Customer engagement, employee engagement, and supplier engagement are hot topics in quality management. We know that engagement (which is marked by rich interaction and involvement) is different than participation (just showing up). In the quality domain we don't typically distinguish between active participation and being a spectator.

Consumers can either participate or be engaged; prosumers are always engaged.

The key to achieving engagement is to develop a narrative. A hero's journey with one role specifically less defined, waiting for someone to step into its import, and in doing so - fulfill a slice of their own destiny. Companies like Storied exist specifically to help you craft a narrative - to sell a product, build a following, or start a movement.

As explained by novelist Justine Musk, engagement (from the perspective of how the concept can be used to become a better blogger) is this:

John Hagel makes the distinction between story and narrative.

1. Stories are finite: they have a beginning, a middle, and an end resolution.
2. Stories center on a protagonist. You are meant to identify with that character.
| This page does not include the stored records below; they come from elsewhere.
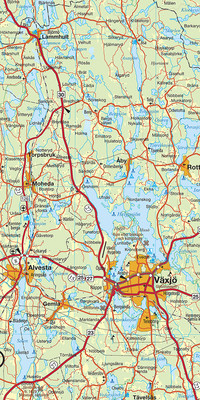Sweden South (South), Malmö - Växjö - Kalmar, Nr. 1, Road map 1:250'000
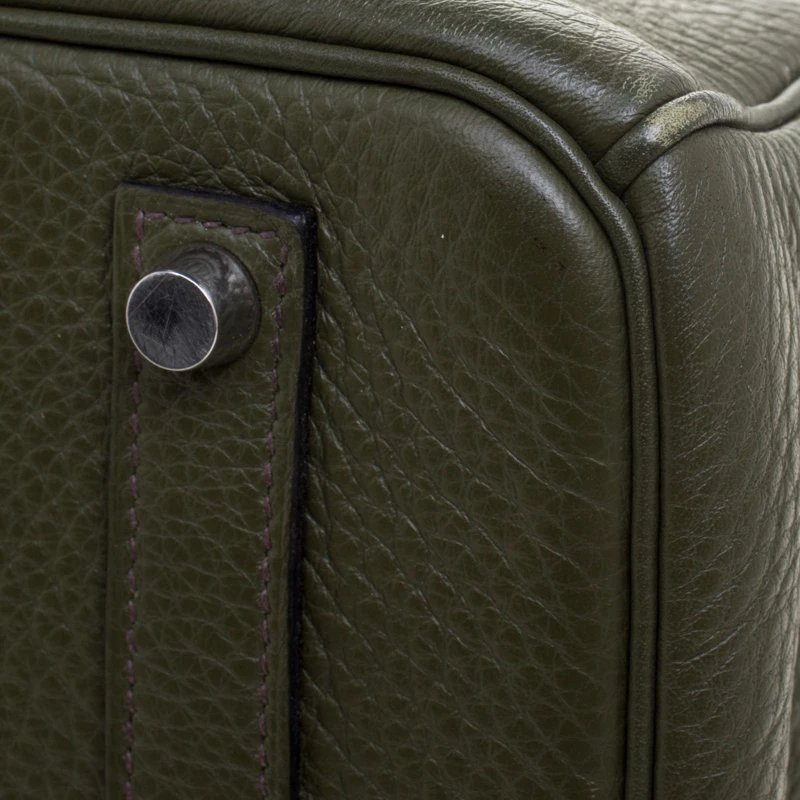 Hermes Olive Green Togo Leather Palladium Hardware Birkin 35 Bag For Women 16 Hermes Olive Green Togo Leather Palladium Hardware Birkin 35 Bag For Women - Image 14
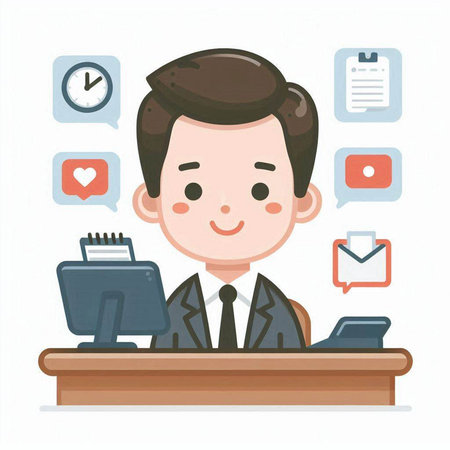 Businessman working at the desk with social media icons. Vector illustration.のイラスト素材
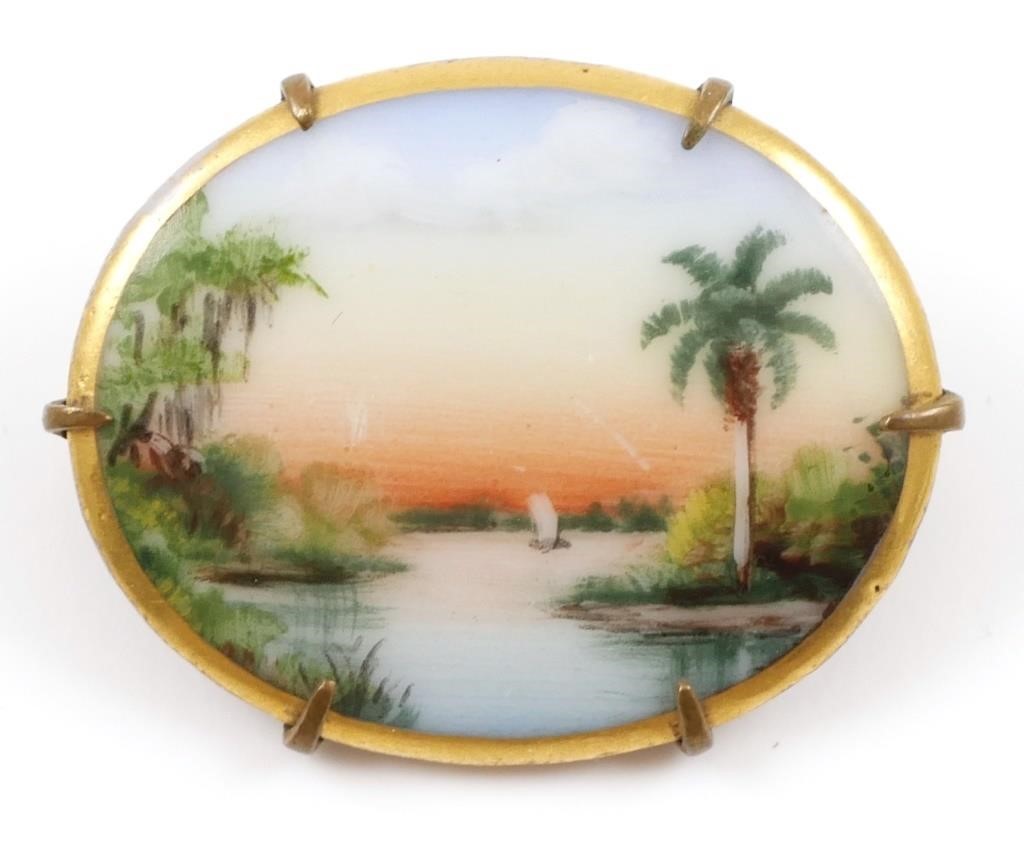 Appraisal: Florida scene painted on porcelain -- called a cameona --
The inherent message is Listen.

  1. Narratives are open-ended. They lack resolution. They are in the very process of unfolding.
  2. They invite you to participate and help determine the outcome. It’s up to “you” to shape how this story will end.

The inherent message is Join.

“Narratives motivate actions,” Hagel notes. “In some cases, they motivate life and death choices…Every powerful movement that has impacted our world has been shaped and energized by a potent narrative.”

A narrative pulls the reader into the hero role, and you, as mentor, give her the tools, gifts and knowledge that enable her quest.

Hagel makes the point that narratives happen on personal, institutional and social levels. These narratives nestle inside each other like Russian dolls.